TORONTO, ON—(Marketwired – July 02, 2015) – Delavaco Residential Properties Corp. (“Delavaco” or the “Company”) (TSX VENTURE: DVO.U) (OTCQX: DELAF) is pleased to provide the following update.

Possible Transaction

As reported on April 15, 2015, the Company had entered into discussions regarding a possible transaction to acquire a controlling interest in the Company. The Board of Directors (the “Board”) had previously established a special committee of the Board (“Special Committee”) comprised of two independent directors, Messrs. Michael Serruya and Romeo DeGasperis, to review and consider proposals in respect of such a possible transaction. The Special Committee completed the mandate and made its recommendation to the Board and the Board unanimously concluded that the Company will no longer pursue any such possible transaction and that the mandate of the Special Committee has been completed.

Change of Management and Board of Directors

The Company would like announce that Andrew DeFrancesco, Chairman of the Board and Chief Executive Officer (“CEO”), has resigned as CEO effective immediately and relinquished his position as Chairman. Mr. DeFrancesco will continue on the Board to serve as a director. There is no termination fee associated with Mr. DeFrancesco's departure. The Company would like to express its sincere thanks to Mr. DeFrancesco for his commitment to date and the Board looks forward to continuing this relationship through his directorship.

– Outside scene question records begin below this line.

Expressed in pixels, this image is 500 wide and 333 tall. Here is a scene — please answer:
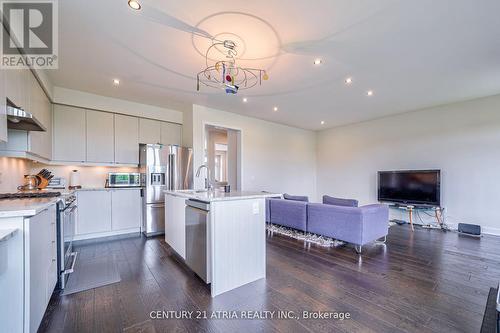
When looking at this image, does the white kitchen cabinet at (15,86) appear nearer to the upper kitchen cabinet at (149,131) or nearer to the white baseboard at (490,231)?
the upper kitchen cabinet at (149,131)

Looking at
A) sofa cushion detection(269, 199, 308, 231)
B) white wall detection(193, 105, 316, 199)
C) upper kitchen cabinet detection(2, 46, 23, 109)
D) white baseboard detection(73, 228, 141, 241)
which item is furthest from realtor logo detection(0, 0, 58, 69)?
sofa cushion detection(269, 199, 308, 231)

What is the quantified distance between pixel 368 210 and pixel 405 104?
3202 mm

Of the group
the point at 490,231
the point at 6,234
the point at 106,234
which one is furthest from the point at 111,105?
the point at 490,231

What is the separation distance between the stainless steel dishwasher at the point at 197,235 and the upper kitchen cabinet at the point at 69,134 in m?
3.02

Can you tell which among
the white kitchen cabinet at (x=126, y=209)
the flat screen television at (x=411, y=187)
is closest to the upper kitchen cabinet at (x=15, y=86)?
the white kitchen cabinet at (x=126, y=209)

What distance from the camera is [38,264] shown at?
1697mm

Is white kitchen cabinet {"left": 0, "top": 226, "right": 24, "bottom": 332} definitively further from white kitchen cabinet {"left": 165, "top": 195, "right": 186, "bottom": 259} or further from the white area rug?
the white area rug

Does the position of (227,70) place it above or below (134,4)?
below

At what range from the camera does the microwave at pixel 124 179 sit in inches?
174

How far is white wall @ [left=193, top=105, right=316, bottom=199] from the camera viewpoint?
520cm

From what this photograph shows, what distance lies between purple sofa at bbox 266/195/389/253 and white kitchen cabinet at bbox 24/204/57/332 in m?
3.57

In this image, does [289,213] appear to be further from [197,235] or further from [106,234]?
[106,234]

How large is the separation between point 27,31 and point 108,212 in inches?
120

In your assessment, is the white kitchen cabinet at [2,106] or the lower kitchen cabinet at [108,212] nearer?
the white kitchen cabinet at [2,106]
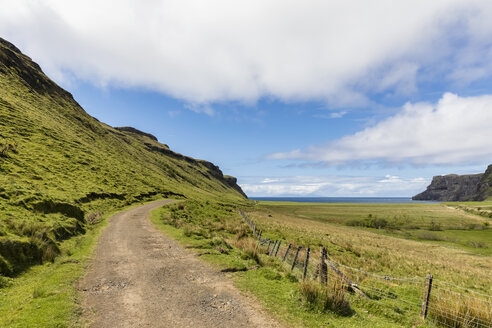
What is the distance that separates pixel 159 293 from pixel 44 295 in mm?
4030

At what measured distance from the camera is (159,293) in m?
9.62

The Board will temporarily leave the CEO position unfilled. The Compensation and Governance Committee, comprised of Messrs. Michael Serruya (Chairman), Kelly Hanczyk and Marc Muzzo, have recommended, and the Board has unanimously approved Mr. Keith Ray, a current independent director, to assume the role of Interim Chairman. At the operational level, Mr. Jorge Aldecoa, currently Senior Asset Manager, will be promoted into the role of Interim Chief Operating Officer and will report directly to the Board.

Mr. Ray has been a member of the Board since helping take the Company public in January, 2014 and shall remain Chairman of the Audit Committee. Mr. Ray carries a breadth of experience in various private and public real estate companies, including both private and public real estate investment trusts and currently acts as a director of two other Canadian listed reporting issuers, Firm Capital Mortgage Investment Corporation, listed on the TSX, and Cliffside Capital Ltd, listed on the TSX–V. For 27 years until his retirement in 2007, Mr. Ray was a Chartered Professional Accountant and partner at KPMG LLP and a KPMG LLP predecessor firm where he served as audit partner and relationship partner for a wide variety of public and private companies, mostly in the real estate industry.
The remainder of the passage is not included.